Tetesan itu perlahan mulai membasahi kerudung putih yang membalut
kepalanya,wajah cantiknya tidak berubah sama sekali meskipun kerinduan yang
dialaminya begitu mencekam dirinya di malam itu.
Entah apa yang harus ia lakukan untuk menghadapi situasi seperti
ini,disisi lain ia
bangga karena sang pujaan hati begitu setia kepadanya,
tapi disisi lain ia begitu takut jika hubunganya ini diketahui oleh
kedua orang tuanya, yang memang tidak merestui hubungan mereka dari awal.
Dilipatnya surat kecil yang ia terima siang tadi dari dewi, sepupu
Ari yang merupakan sahabat dekatnya, surat itu kemudian ia lipat
kecil-kecil sebelum akhirnya ia selipkan di bawah kasur miliknya agar orang
tuanya tidak mengetahui jika diantara keduanya masih berhubungan.

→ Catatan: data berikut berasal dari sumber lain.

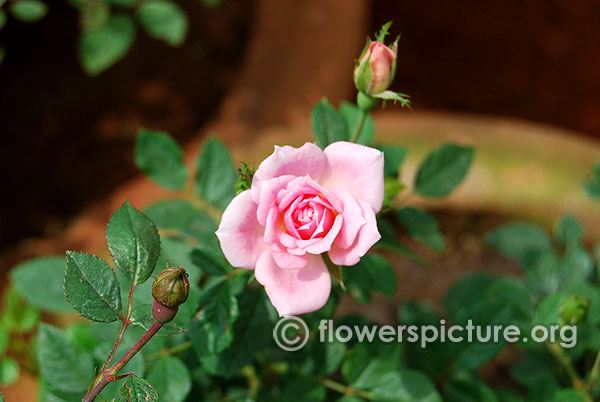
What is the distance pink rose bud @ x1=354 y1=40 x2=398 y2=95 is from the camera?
1.77 ft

Malam itu Ima benar-benar tidak bisa memejamkan matanya meski malam
telah begitu larut, hembusan angin malam serta padamnya lampu kamar
tetap tidak membantunya untuk menimbulkan rasa kantuk dalam dirinya, ia
masih ingat dengan jelas penyebab dari pada tidak direstuinya hubungan
mereka berdua.
***
Siang itu terik matahari begitu panas, sinarnya menyengat setiap
kepala yang berada dibawahnya, lelaki separuh baya itu berjalan dengan
tenang sambil
mengusap jenggotnya yang panjang dengan tangan kirinya, ikat
kepala sorban yang terikat dikepalanya semakin menunjukkan bahwa
dirinya adalah seorang pemuka agama.
Lelaki tua itu mengarahkan pandangan matanya ke setiap orang yang
sedang berjalan di sampingnya, sejenak ia terpana melihat sesosok
perempuan yang sedang asyik bercengkrama dengan seorang pemuda seusianya
diwarung makan yang terletak di pojok perempatan desa.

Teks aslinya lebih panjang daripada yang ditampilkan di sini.